● What is needed
Please return each record exactly, leaving nothing out.

Segment Start: Dataset

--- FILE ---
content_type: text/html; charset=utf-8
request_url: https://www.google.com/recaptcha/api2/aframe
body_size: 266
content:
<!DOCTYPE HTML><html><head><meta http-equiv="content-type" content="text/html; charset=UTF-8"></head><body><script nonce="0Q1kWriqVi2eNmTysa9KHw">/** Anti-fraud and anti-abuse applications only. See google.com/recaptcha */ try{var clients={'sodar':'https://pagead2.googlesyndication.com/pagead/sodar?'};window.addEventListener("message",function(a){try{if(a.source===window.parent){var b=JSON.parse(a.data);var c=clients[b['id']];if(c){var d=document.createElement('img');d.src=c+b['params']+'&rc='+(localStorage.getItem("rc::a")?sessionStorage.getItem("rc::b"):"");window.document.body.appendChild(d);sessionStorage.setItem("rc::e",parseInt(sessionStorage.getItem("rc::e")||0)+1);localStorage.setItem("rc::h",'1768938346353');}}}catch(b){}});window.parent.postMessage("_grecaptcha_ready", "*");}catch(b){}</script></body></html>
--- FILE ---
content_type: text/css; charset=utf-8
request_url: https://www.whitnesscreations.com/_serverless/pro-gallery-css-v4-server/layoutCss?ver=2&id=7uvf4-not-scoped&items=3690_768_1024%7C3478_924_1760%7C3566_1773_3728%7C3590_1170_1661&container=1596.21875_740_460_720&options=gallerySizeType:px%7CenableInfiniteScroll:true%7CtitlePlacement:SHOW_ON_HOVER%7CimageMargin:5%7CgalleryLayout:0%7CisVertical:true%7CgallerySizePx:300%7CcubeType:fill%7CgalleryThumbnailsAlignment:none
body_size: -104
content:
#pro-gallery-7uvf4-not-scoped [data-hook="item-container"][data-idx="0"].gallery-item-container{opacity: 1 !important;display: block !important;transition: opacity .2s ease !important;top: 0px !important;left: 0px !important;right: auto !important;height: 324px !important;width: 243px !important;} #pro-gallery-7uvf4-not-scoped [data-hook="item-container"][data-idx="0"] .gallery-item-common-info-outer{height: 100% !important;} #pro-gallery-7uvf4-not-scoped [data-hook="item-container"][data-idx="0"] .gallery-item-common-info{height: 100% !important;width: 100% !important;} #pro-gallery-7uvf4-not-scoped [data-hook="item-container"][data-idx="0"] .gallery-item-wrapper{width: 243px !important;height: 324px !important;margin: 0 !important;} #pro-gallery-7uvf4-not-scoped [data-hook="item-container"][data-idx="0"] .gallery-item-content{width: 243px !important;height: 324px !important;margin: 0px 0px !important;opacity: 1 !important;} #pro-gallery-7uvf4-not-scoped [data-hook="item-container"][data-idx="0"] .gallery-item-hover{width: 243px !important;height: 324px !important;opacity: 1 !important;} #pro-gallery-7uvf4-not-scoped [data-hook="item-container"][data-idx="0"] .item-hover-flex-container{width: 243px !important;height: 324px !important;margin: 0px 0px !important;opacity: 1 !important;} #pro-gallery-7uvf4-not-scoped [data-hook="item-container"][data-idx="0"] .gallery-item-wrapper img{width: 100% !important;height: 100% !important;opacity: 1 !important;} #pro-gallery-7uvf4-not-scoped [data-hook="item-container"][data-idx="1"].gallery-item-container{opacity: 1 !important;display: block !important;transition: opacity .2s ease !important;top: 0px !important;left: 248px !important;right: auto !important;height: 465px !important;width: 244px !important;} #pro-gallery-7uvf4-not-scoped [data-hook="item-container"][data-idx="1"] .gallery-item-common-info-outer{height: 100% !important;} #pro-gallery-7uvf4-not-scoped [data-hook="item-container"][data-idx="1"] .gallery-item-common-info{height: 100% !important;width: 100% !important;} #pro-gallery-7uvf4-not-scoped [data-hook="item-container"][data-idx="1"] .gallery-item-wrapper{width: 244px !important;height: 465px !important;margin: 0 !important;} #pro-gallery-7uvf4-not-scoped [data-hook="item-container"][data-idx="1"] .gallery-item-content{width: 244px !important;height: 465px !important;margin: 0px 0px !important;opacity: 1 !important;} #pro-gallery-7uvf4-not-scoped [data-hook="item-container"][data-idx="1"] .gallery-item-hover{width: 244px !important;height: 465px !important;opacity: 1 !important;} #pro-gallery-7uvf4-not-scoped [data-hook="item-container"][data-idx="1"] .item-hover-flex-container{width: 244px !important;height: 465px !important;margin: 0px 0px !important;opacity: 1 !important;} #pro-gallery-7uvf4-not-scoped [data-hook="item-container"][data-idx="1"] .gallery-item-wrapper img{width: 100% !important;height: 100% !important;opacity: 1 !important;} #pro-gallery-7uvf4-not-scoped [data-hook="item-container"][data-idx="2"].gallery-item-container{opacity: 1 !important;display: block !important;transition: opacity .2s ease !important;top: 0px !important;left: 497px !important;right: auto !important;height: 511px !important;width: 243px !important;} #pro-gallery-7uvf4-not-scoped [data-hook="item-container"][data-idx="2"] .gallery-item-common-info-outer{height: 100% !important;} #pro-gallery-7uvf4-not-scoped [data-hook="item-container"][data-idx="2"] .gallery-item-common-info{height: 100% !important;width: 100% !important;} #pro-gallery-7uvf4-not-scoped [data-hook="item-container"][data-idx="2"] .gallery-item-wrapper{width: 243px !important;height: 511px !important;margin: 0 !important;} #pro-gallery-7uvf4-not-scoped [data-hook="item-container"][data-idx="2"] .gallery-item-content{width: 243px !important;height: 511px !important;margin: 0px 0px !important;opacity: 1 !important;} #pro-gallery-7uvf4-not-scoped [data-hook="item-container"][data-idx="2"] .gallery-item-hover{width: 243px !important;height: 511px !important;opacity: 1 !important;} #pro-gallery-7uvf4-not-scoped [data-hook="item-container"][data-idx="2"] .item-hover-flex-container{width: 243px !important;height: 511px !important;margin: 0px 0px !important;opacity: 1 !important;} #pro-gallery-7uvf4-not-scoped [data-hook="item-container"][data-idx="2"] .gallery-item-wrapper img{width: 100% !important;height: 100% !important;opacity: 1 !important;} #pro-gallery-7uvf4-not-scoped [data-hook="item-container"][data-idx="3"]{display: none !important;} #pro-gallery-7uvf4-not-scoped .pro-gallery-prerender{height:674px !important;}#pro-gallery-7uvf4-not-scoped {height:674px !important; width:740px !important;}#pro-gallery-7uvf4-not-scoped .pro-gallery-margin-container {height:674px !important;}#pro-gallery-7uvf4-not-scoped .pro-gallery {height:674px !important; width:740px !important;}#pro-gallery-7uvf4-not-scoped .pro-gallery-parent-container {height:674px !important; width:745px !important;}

Segment End: Dataset

● Response for this exercise
--- FILE ---
content_type: text/html; charset=utf-8
request_url: https://www.google.com/recaptcha/api2/aframe
body_size: 266
content:
<!DOCTYPE HTML><html><head><meta http-equiv="content-type" content="text/html; charset=UTF-8"></head><body><script nonce="0Q1kWriqVi2eNmTysa9KHw">/** Anti-fraud and anti-abuse applications only. See google.com/recaptcha */ try{var clients={'sodar':'https://pagead2.googlesyndication.com/pagead/sodar?'};window.addEventListener("message",function(a){try{if(a.source===window.parent){var b=JSON.parse(a.data);var c=clients[b['id']];if(c){var d=document.createElement('img');d.src=c+b['params']+'&rc='+(localStorage.getItem("rc::a")?sessionStorage.getItem("rc::b"):"");window.document.body.appendChild(d);sessionStorage.setItem("rc::e",parseInt(sessionStorage.getItem("rc::e")||0)+1);localStorage.setItem("rc::h",'1768938346353');}}}catch(b){}});window.parent.postMessage("_grecaptcha_ready", "*");}catch(b){}</script></body></html>
--- FILE ---
content_type: text/css; charset=utf-8
request_url: https://www.whitnesscreations.com/_serverless/pro-gallery-css-v4-server/layoutCss?ver=2&id=7uvf4-not-scoped&items=3690_768_1024%7C3478_924_1760%7C3566_1773_3728%7C3590_1170_1661&container=1596.21875_740_460_720&options=gallerySizeType:px%7CenableInfiniteScroll:true%7CtitlePlacement:SHOW_ON_HOVER%7CimageMargin:5%7CgalleryLayout:0%7CisVertical:true%7CgallerySizePx:300%7CcubeType:fill%7CgalleryThumbnailsAlignment:none
body_size: -104
content:
#pro-gallery-7uvf4-not-scoped [data-hook="item-container"][data-idx="0"].gallery-item-container{opacity: 1 !important;display: block !important;transition: opacity .2s ease !important;top: 0px !important;left: 0px !important;right: auto !important;height: 324px !important;width: 243px !important;} #pro-gallery-7uvf4-not-scoped [data-hook="item-container"][data-idx="0"] .gallery-item-common-info-outer{height: 100% !important;} #pro-gallery-7uvf4-not-scoped [data-hook="item-container"][data-idx="0"] .gallery-item-common-info{height: 100% !important;width: 100% !important;} #pro-gallery-7uvf4-not-scoped [data-hook="item-container"][data-idx="0"] .gallery-item-wrapper{width: 243px !important;height: 324px !important;margin: 0 !important;} #pro-gallery-7uvf4-not-scoped [data-hook="item-container"][data-idx="0"] .gallery-item-content{width: 243px !important;height: 324px !important;margin: 0px 0px !important;opacity: 1 !important;} #pro-gallery-7uvf4-not-scoped [data-hook="item-container"][data-idx="0"] .gallery-item-hover{width: 243px !important;height: 324px !important;opacity: 1 !important;} #pro-gallery-7uvf4-not-scoped [data-hook="item-container"][data-idx="0"] .item-hover-flex-container{width: 243px !important;height: 324px !important;margin: 0px 0px !important;opacity: 1 !important;} #pro-gallery-7uvf4-not-scoped [data-hook="item-container"][data-idx="0"] .gallery-item-wrapper img{width: 100% !important;height: 100% !important;opacity: 1 !important;} #pro-gallery-7uvf4-not-scoped [data-hook="item-container"][data-idx="1"].gallery-item-container{opacity: 1 !important;display: block !important;transition: opacity .2s ease !important;top: 0px !important;left: 248px !important;right: auto !important;height: 465px !important;width: 244px !important;} #pro-gallery-7uvf4-not-scoped [data-hook="item-container"][data-idx="1"] .gallery-item-common-info-outer{height: 100% !important;} #pro-gallery-7uvf4-not-scoped [data-hook="item-container"][data-idx="1"] .gallery-item-common-info{height: 100% !important;width: 100% !important;} #pro-gallery-7uvf4-not-scoped [data-hook="item-container"][data-idx="1"] .gallery-item-wrapper{width: 244px !important;height: 465px !important;margin: 0 !important;} #pro-gallery-7uvf4-not-scoped [data-hook="item-container"][data-idx="1"] .gallery-item-content{width: 244px !important;height: 465px !important;margin: 0px 0px !important;opacity: 1 !important;} #pro-gallery-7uvf4-not-scoped [data-hook="item-container"][data-idx="1"] .gallery-item-hover{width: 244px !important;height: 465px !important;opacity: 1 !important;} #pro-gallery-7uvf4-not-scoped [data-hook="item-container"][data-idx="1"] .item-hover-flex-container{width: 244px !important;height: 465px !important;margin: 0px 0px !important;opacity: 1 !important;} #pro-gallery-7uvf4-not-scoped [data-hook="item-container"][data-idx="1"] .gallery-item-wrapper img{width: 100% !important;height: 100% !important;opacity: 1 !important;} #pro-gallery-7uvf4-not-scoped [data-hook="item-container"][data-idx="2"].gallery-item-container{opacity: 1 !important;display: block !important;transition: opacity .2s ease !important;top: 0px !important;left: 497px !important;right: auto !important;height: 511px !important;width: 243px !important;} #pro-gallery-7uvf4-not-scoped [data-hook="item-container"][data-idx="2"] .gallery-item-common-info-outer{height: 100% !important;} #pro-gallery-7uvf4-not-scoped [data-hook="item-container"][data-idx="2"] .gallery-item-common-info{height: 100% !important;width: 100% !important;} #pro-gallery-7uvf4-not-scoped [data-hook="item-container"][data-idx="2"] .gallery-item-wrapper{width: 243px !important;height: 511px !important;margin: 0 !important;} #pro-gallery-7uvf4-not-scoped [data-hook="item-container"][data-idx="2"] .gallery-item-content{width: 243px !important;height: 511px !important;margin: 0px 0px !important;opacity: 1 !important;} #pro-gallery-7uvf4-not-scoped [data-hook="item-container"][data-idx="2"] .gallery-item-hover{width: 243px !important;height: 511px !important;opacity: 1 !important;} #pro-gallery-7uvf4-not-scoped [data-hook="item-container"][data-idx="2"] .item-hover-flex-container{width: 243px !important;height: 511px !important;margin: 0px 0px !important;opacity: 1 !important;} #pro-gallery-7uvf4-not-scoped [data-hook="item-container"][data-idx="2"] .gallery-item-wrapper img{width: 100% !important;height: 100% !important;opacity: 1 !important;} #pro-gallery-7uvf4-not-scoped [data-hook="item-container"][data-idx="3"]{display: none !important;} #pro-gallery-7uvf4-not-scoped .pro-gallery-prerender{height:674px !important;}#pro-gallery-7uvf4-not-scoped {height:674px !important; width:740px !important;}#pro-gallery-7uvf4-not-scoped .pro-gallery-margin-container {height:674px !important;}#pro-gallery-7uvf4-not-scoped .pro-gallery {height:674px !important; width:740px !important;}#pro-gallery-7uvf4-not-scoped .pro-gallery-parent-container {height:674px !important; width:745px !important;}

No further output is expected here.